The math makes it worse. Double your context length, quadruple your compute cost. And you're paying for capacity that doesn't translate to performance.

The Instruction Limit Reality

Here's the number that changed my architecture: frontier LLMs can follow approximately 150-200 instructions with reasonable consistency. Smaller models attend to fewer.

My 800-line CLAUDE.md wasn't a comprehensive configuration. It was noise competing for attention.

Progressive Disclosure as Architecture

Anthropic's context engineering guidance describes progressive disclosure:

"Agents incrementally discover relevant context through exploration. Each interaction yields context that informs the next decision. Agents assemble understanding layer by layer, maintaining only what's necessary in working memory."

This isn't just a RAG technique.
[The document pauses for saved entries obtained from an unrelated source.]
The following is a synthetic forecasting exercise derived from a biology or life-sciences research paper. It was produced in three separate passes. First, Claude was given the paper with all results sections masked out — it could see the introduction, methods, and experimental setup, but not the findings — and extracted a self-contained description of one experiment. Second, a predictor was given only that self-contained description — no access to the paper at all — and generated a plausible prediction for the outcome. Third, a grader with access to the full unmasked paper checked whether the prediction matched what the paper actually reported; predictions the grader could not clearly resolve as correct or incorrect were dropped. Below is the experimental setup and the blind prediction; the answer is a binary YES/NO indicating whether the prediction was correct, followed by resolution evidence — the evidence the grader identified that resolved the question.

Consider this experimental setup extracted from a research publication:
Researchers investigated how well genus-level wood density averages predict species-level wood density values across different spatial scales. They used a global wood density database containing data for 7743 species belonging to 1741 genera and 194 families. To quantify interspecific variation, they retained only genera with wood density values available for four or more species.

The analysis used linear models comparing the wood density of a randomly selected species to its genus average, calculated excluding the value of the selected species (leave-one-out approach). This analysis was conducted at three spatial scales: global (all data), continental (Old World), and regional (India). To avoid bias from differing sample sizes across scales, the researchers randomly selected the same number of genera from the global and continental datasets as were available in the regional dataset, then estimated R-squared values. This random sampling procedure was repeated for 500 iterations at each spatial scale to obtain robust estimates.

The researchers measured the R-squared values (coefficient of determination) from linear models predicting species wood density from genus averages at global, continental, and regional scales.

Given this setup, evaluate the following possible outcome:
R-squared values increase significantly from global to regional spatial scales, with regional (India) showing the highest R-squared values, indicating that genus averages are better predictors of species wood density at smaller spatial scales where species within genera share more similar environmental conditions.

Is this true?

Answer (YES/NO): NO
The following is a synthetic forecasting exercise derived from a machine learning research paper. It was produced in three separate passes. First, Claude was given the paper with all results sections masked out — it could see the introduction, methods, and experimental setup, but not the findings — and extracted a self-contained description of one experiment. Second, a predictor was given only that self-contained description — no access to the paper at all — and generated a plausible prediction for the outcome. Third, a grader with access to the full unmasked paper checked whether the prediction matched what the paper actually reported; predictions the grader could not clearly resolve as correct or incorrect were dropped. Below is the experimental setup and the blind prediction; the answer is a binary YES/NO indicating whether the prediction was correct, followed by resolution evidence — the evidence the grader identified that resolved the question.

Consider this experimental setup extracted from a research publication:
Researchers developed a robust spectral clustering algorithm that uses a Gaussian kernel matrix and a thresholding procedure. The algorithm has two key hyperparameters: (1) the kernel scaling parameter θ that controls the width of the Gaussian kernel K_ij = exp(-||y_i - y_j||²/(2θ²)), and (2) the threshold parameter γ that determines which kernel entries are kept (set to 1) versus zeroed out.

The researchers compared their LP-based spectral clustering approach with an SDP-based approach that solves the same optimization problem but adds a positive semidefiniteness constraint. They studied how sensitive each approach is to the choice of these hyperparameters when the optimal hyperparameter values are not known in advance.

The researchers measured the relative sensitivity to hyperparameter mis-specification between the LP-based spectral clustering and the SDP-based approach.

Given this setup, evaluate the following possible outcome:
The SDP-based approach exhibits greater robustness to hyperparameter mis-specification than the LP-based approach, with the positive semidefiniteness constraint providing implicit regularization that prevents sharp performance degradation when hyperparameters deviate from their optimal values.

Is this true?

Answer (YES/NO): YES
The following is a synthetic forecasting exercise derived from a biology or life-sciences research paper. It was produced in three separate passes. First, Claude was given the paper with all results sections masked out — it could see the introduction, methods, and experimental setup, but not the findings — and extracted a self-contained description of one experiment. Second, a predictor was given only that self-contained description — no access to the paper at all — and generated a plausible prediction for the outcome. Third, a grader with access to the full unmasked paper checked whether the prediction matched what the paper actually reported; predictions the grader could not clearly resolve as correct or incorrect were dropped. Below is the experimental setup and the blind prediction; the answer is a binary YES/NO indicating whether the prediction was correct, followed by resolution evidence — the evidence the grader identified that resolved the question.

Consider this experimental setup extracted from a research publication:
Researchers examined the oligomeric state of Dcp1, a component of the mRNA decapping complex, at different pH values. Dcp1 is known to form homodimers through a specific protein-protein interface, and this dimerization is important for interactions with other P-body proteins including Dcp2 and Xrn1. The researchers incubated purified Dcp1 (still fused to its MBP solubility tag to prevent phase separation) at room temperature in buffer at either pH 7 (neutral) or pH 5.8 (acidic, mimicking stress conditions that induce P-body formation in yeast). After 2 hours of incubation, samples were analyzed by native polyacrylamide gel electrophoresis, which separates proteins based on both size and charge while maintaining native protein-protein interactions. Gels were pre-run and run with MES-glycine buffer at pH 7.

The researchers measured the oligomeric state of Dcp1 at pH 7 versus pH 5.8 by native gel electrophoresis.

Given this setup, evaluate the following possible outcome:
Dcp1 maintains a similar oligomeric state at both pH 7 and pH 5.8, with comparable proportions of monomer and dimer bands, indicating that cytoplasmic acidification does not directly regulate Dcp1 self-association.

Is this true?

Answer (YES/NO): NO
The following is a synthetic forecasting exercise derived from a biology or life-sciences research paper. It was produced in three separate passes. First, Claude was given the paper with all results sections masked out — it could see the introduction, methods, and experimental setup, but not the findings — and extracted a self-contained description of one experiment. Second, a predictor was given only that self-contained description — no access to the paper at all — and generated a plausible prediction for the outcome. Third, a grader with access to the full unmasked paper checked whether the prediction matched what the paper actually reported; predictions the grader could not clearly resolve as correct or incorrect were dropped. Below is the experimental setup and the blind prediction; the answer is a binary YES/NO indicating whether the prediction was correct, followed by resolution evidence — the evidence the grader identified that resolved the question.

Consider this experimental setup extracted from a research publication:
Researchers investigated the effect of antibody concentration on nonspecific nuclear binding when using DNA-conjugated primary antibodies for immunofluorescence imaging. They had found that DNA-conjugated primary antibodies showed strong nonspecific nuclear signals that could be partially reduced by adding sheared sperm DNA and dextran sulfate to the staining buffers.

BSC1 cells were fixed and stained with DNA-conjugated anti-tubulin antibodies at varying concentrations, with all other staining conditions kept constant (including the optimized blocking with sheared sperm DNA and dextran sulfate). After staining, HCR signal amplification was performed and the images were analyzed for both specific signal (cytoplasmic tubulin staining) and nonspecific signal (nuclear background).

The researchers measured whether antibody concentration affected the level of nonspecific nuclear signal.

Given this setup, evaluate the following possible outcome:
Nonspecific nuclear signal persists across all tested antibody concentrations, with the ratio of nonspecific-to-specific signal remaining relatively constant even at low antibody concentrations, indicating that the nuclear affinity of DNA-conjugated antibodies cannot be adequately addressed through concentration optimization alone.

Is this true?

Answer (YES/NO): NO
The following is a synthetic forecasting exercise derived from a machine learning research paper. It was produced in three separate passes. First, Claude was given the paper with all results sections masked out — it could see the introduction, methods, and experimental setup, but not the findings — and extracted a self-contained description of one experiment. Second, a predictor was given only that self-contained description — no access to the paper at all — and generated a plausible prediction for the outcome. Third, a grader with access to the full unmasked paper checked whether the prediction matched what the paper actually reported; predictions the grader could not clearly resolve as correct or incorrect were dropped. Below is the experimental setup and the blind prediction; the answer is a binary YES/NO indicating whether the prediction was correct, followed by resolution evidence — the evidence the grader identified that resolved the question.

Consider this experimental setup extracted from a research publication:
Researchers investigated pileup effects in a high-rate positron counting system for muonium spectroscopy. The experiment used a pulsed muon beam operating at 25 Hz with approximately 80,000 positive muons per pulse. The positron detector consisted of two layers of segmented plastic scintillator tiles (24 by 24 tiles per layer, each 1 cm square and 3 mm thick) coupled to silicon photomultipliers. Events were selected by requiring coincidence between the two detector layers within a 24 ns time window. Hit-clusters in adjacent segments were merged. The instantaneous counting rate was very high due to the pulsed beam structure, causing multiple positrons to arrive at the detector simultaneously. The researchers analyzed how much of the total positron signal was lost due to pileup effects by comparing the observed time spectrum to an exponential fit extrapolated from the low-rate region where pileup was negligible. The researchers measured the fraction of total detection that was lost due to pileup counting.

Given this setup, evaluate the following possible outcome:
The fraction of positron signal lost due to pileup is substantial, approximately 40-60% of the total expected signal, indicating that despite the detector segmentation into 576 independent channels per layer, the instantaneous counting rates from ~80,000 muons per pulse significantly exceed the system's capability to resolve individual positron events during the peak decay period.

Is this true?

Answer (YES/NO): NO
It's an architecture principle for system configuration.

The Three-Layer Architecture

I rebuilt my framework with explicit size limits at each layer:

Layer 1: Navigation (Root CLAUDE.md)

Size limit: <250 lines

Contains only:

  • System architecture overview
  • Pointers to agents/ directory
  • Pointers to skills/ directory
  • Global stack preferences
  • Critical rules (not all rules)

Never contains:

  • Agent workflows (→ agents/*.md)
  • Skill methodologies (→ skills/*/SKILL.md)
  • Detailed tool lists (→ skill directories)
  • Engagement data (→ output/)

The root file is a map, not a library.

Layer 2: Skill Context (SKILL.md files)

Size limit: <500 lines per file

Each skill gets a complete context file:

skills/security-testing/SKILL.md
skills/writer/SKILL.md
skills/qa-review/SKILL.md

SKILL.md acts as navigation for deeper content extracted to:

  • methodologies/ - Process documentation
  • reference/ - Standards, frameworks
  • workflows/ - Step-by-step procedures
  • templates/ - Template files

Layer 3: Agent Prompts

Size limit: <150 lines per file

Compact agent identity files that specify:

  • Role definition
  • Which SKILL.md to load
  • Context loading order
  • Communication style

The Loading Flow

When a user invokes an agent:

1. Claude Code spawns agent
   → Load agents/security.md (150 lines)

2. Agent loads root context
   → Load CLAUDE.md (250 lines)

3. Agent detects skill needed
   → Load skills/security-testing/SKILL.md (500 lines)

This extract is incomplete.